_Exercise requirements_:
Excluding any images, copy all of the lines below precisely as written.

_Given records_:
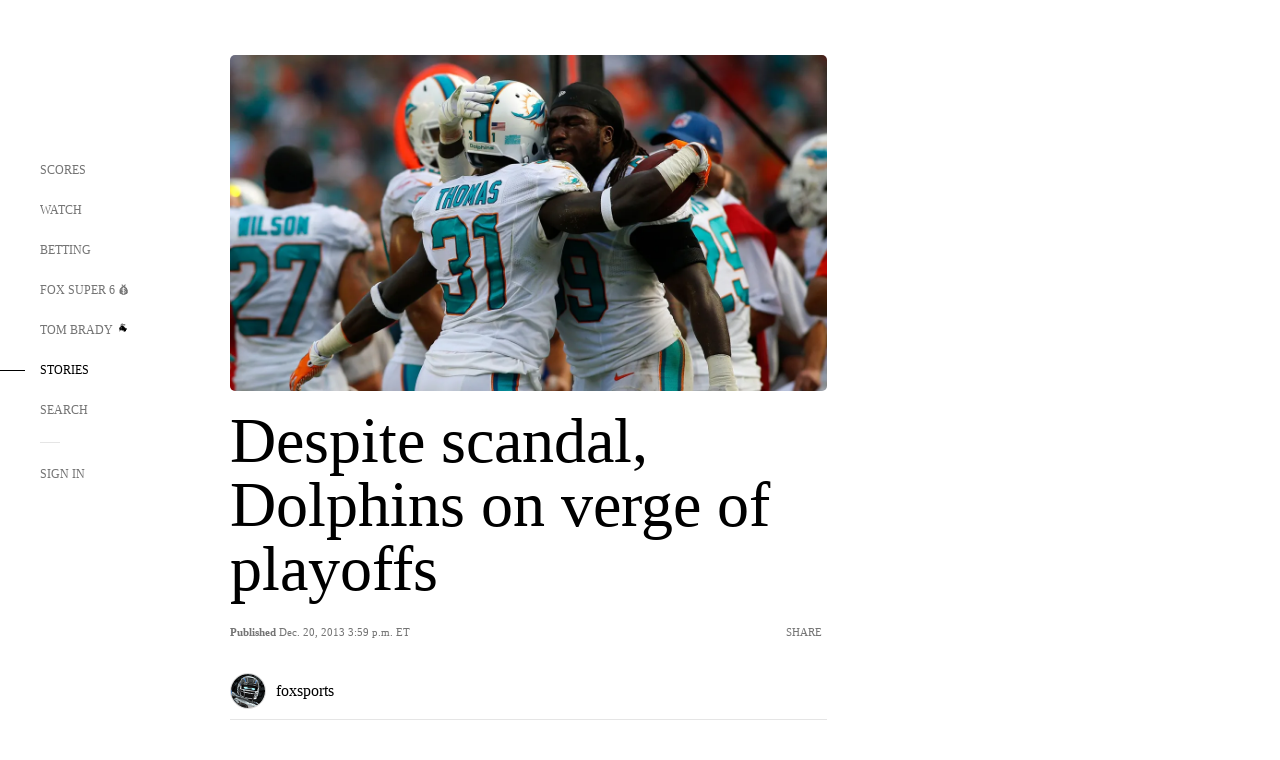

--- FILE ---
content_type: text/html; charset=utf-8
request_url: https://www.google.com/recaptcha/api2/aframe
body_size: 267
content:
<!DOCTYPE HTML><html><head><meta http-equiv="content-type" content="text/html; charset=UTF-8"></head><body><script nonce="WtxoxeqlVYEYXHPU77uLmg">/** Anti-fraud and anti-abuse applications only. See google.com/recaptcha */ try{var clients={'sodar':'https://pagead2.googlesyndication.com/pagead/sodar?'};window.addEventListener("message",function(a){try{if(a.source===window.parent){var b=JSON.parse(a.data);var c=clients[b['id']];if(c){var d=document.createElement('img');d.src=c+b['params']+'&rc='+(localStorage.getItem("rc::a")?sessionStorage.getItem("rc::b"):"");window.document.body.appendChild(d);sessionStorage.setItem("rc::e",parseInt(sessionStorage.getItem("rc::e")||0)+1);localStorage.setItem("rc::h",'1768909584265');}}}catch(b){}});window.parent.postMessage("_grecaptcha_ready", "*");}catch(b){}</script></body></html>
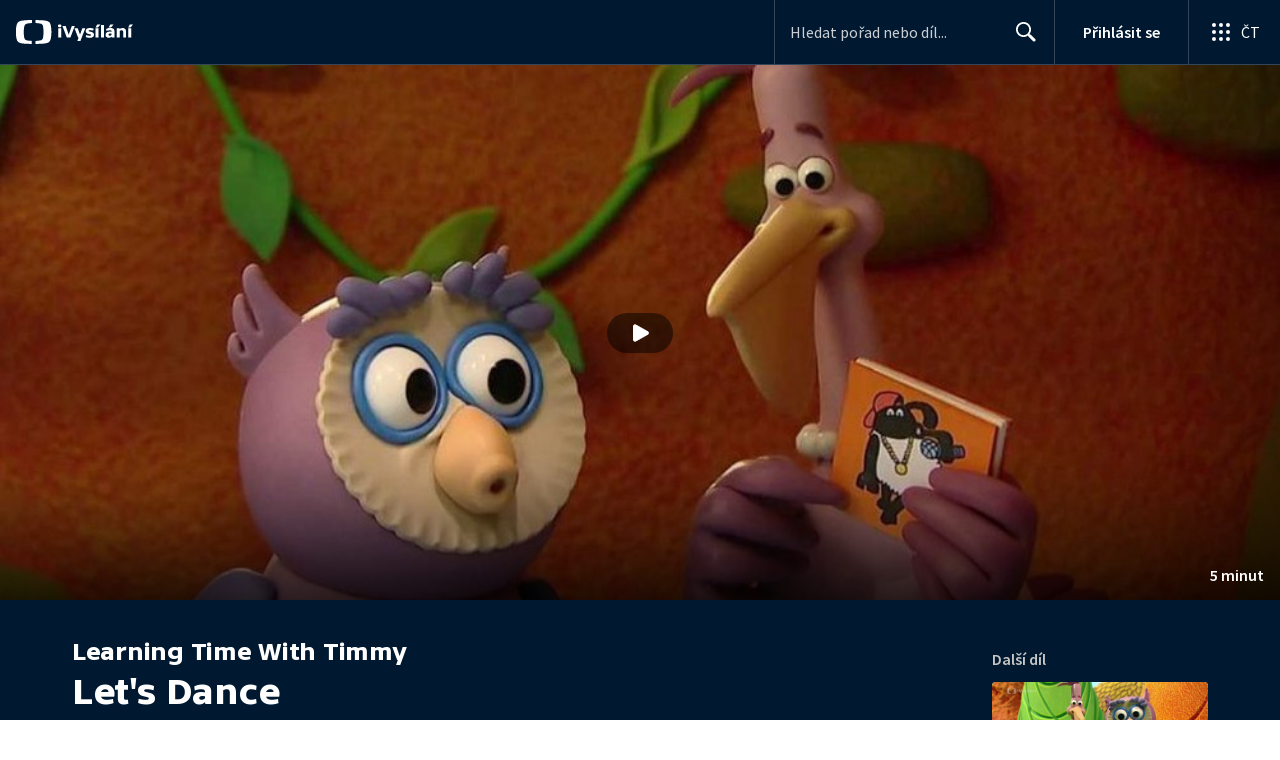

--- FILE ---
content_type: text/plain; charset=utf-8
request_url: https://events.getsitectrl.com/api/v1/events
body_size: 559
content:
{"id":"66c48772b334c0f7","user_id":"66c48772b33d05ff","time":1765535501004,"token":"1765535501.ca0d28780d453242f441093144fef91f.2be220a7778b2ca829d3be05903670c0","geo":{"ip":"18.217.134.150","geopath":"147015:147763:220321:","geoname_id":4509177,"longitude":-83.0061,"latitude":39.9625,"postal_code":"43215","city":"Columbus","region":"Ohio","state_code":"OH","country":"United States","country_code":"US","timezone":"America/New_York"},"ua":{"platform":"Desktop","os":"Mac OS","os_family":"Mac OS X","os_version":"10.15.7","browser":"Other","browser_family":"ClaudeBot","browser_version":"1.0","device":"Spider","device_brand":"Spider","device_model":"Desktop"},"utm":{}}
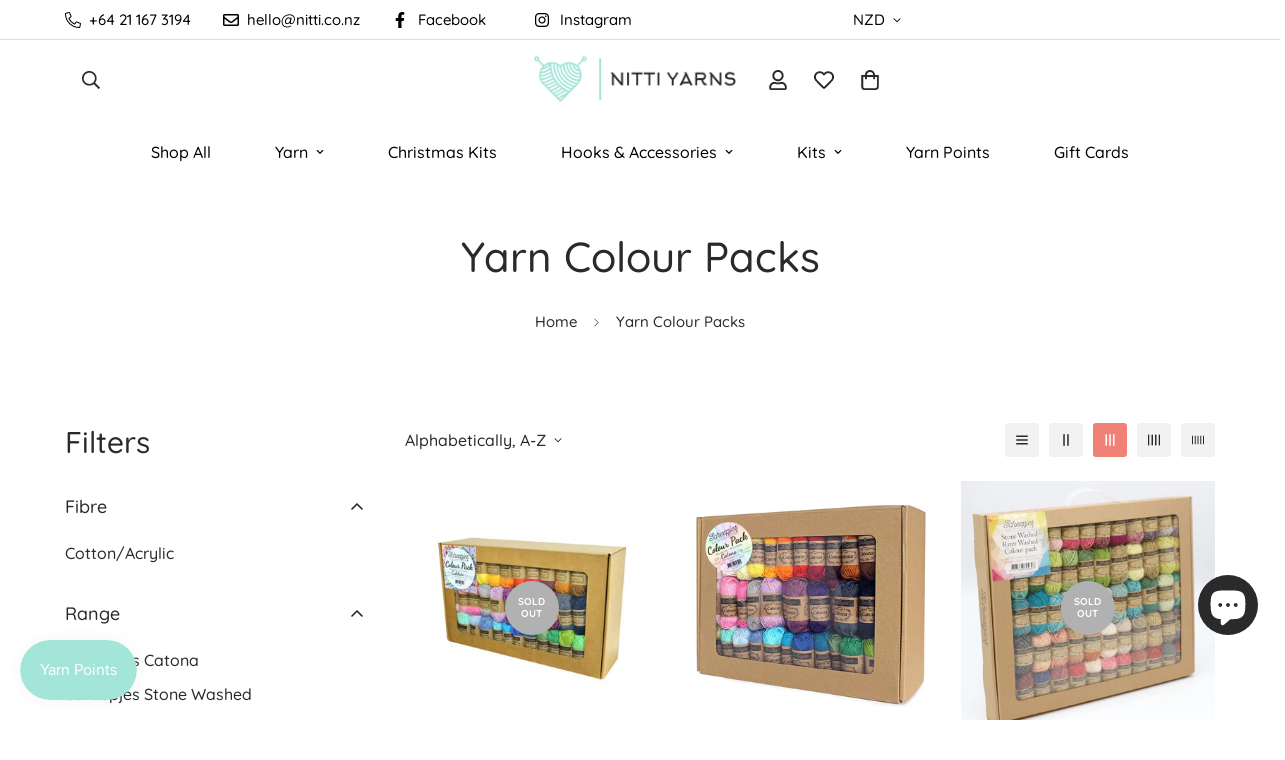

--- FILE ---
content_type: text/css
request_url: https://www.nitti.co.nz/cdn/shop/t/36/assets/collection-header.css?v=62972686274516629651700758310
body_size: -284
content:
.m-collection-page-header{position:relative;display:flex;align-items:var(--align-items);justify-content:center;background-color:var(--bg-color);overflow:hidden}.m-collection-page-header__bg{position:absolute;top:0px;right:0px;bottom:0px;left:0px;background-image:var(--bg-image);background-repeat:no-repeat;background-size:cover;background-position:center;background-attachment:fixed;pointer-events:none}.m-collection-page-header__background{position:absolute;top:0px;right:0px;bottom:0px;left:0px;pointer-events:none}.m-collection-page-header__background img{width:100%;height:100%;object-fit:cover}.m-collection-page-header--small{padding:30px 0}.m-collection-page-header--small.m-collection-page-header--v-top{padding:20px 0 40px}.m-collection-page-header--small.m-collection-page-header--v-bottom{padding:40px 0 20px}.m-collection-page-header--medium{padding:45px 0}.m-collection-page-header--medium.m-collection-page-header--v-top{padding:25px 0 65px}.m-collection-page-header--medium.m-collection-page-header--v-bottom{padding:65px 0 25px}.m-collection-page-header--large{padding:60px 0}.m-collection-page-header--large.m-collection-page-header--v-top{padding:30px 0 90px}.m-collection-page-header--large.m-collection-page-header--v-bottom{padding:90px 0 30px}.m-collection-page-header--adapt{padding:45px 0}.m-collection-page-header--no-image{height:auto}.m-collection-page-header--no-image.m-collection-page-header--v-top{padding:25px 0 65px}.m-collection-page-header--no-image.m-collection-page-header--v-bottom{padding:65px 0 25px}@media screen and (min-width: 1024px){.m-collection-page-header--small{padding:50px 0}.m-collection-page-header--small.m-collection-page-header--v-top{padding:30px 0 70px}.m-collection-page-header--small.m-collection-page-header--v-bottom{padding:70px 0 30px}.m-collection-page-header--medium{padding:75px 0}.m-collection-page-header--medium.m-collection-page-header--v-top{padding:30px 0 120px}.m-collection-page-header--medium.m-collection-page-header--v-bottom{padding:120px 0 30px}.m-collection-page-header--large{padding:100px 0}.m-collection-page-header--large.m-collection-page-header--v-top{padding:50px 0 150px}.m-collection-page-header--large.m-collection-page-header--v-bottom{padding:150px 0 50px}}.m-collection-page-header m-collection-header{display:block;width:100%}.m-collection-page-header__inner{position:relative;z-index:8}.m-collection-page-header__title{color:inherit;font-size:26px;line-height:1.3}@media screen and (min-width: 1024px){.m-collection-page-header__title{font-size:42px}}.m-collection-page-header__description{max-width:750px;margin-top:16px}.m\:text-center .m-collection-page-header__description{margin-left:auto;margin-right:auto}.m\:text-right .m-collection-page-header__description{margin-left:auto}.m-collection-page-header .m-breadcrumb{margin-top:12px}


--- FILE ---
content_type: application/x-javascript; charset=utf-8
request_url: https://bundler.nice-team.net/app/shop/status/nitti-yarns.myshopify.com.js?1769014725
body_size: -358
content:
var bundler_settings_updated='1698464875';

_The completed task_:
--- FILE ---
content_type: text/html; charset=utf-8
request_url: https://www.google.com/recaptcha/api2/aframe
body_size: 267
content:
<!DOCTYPE HTML><html><head><meta http-equiv="content-type" content="text/html; charset=UTF-8"></head><body><script nonce="WtxoxeqlVYEYXHPU77uLmg">/** Anti-fraud and anti-abuse applications only. See google.com/recaptcha */ try{var clients={'sodar':'https://pagead2.googlesyndication.com/pagead/sodar?'};window.addEventListener("message",function(a){try{if(a.source===window.parent){var b=JSON.parse(a.data);var c=clients[b['id']];if(c){var d=document.createElement('img');d.src=c+b['params']+'&rc='+(localStorage.getItem("rc::a")?sessionStorage.getItem("rc::b"):"");window.document.body.appendChild(d);sessionStorage.setItem("rc::e",parseInt(sessionStorage.getItem("rc::e")||0)+1);localStorage.setItem("rc::h",'1768909584265');}}}catch(b){}});window.parent.postMessage("_grecaptcha_ready", "*");}catch(b){}</script></body></html>

--- FILE ---
content_type: text/plain; charset=utf-8
request_url: https://events.getsitectrl.com/api/v1/events
body_size: 559
content:
{"id":"66c48772b334c0f7","user_id":"66c48772b33d05ff","time":1765535501004,"token":"1765535501.ca0d28780d453242f441093144fef91f.2be220a7778b2ca829d3be05903670c0","geo":{"ip":"18.217.134.150","geopath":"147015:147763:220321:","geoname_id":4509177,"longitude":-83.0061,"latitude":39.9625,"postal_code":"43215","city":"Columbus","region":"Ohio","state_code":"OH","country":"United States","country_code":"US","timezone":"America/New_York"},"ua":{"platform":"Desktop","os":"Mac OS","os_family":"Mac OS X","os_version":"10.15.7","browser":"Other","browser_family":"ClaudeBot","browser_version":"1.0","device":"Spider","device_brand":"Spider","device_model":"Desktop"},"utm":{}}

--- FILE ---
content_type: text/css
request_url: https://www.nitti.co.nz/cdn/shop/t/36/assets/collection-header.css?v=62972686274516629651700758310
body_size: -284
content:
.m-collection-page-header{position:relative;display:flex;align-items:var(--align-items);justify-content:center;background-color:var(--bg-color);overflow:hidden}.m-collection-page-header__bg{position:absolute;top:0px;right:0px;bottom:0px;left:0px;background-image:var(--bg-image);background-repeat:no-repeat;background-size:cover;background-position:center;background-attachment:fixed;pointer-events:none}.m-collection-page-header__background{position:absolute;top:0px;right:0px;bottom:0px;left:0px;pointer-events:none}.m-collection-page-header__background img{width:100%;height:100%;object-fit:cover}.m-collection-page-header--small{padding:30px 0}.m-collection-page-header--small.m-collection-page-header--v-top{padding:20px 0 40px}.m-collection-page-header--small.m-collection-page-header--v-bottom{padding:40px 0 20px}.m-collection-page-header--medium{padding:45px 0}.m-collection-page-header--medium.m-collection-page-header--v-top{padding:25px 0 65px}.m-collection-page-header--medium.m-collection-page-header--v-bottom{padding:65px 0 25px}.m-collection-page-header--large{padding:60px 0}.m-collection-page-header--large.m-collection-page-header--v-top{padding:30px 0 90px}.m-collection-page-header--large.m-collection-page-header--v-bottom{padding:90px 0 30px}.m-collection-page-header--adapt{padding:45px 0}.m-collection-page-header--no-image{height:auto}.m-collection-page-header--no-image.m-collection-page-header--v-top{padding:25px 0 65px}.m-collection-page-header--no-image.m-collection-page-header--v-bottom{padding:65px 0 25px}@media screen and (min-width: 1024px){.m-collection-page-header--small{padding:50px 0}.m-collection-page-header--small.m-collection-page-header--v-top{padding:30px 0 70px}.m-collection-page-header--small.m-collection-page-header--v-bottom{padding:70px 0 30px}.m-collection-page-header--medium{padding:75px 0}.m-collection-page-header--medium.m-collection-page-header--v-top{padding:30px 0 120px}.m-collection-page-header--medium.m-collection-page-header--v-bottom{padding:120px 0 30px}.m-collection-page-header--large{padding:100px 0}.m-collection-page-header--large.m-collection-page-header--v-top{padding:50px 0 150px}.m-collection-page-header--large.m-collection-page-header--v-bottom{padding:150px 0 50px}}.m-collection-page-header m-collection-header{display:block;width:100%}.m-collection-page-header__inner{position:relative;z-index:8}.m-collection-page-header__title{color:inherit;font-size:26px;line-height:1.3}@media screen and (min-width: 1024px){.m-collection-page-header__title{font-size:42px}}.m-collection-page-header__description{max-width:750px;margin-top:16px}.m\:text-center .m-collection-page-header__description{margin-left:auto;margin-right:auto}.m\:text-right .m-collection-page-header__description{margin-left:auto}.m-collection-page-header .m-breadcrumb{margin-top:12px}


--- FILE ---
content_type: application/x-javascript; charset=utf-8
request_url: https://bundler.nice-team.net/app/shop/status/nitti-yarns.myshopify.com.js?1769014725
body_size: -358
content:
var bundler_settings_updated='1698464875';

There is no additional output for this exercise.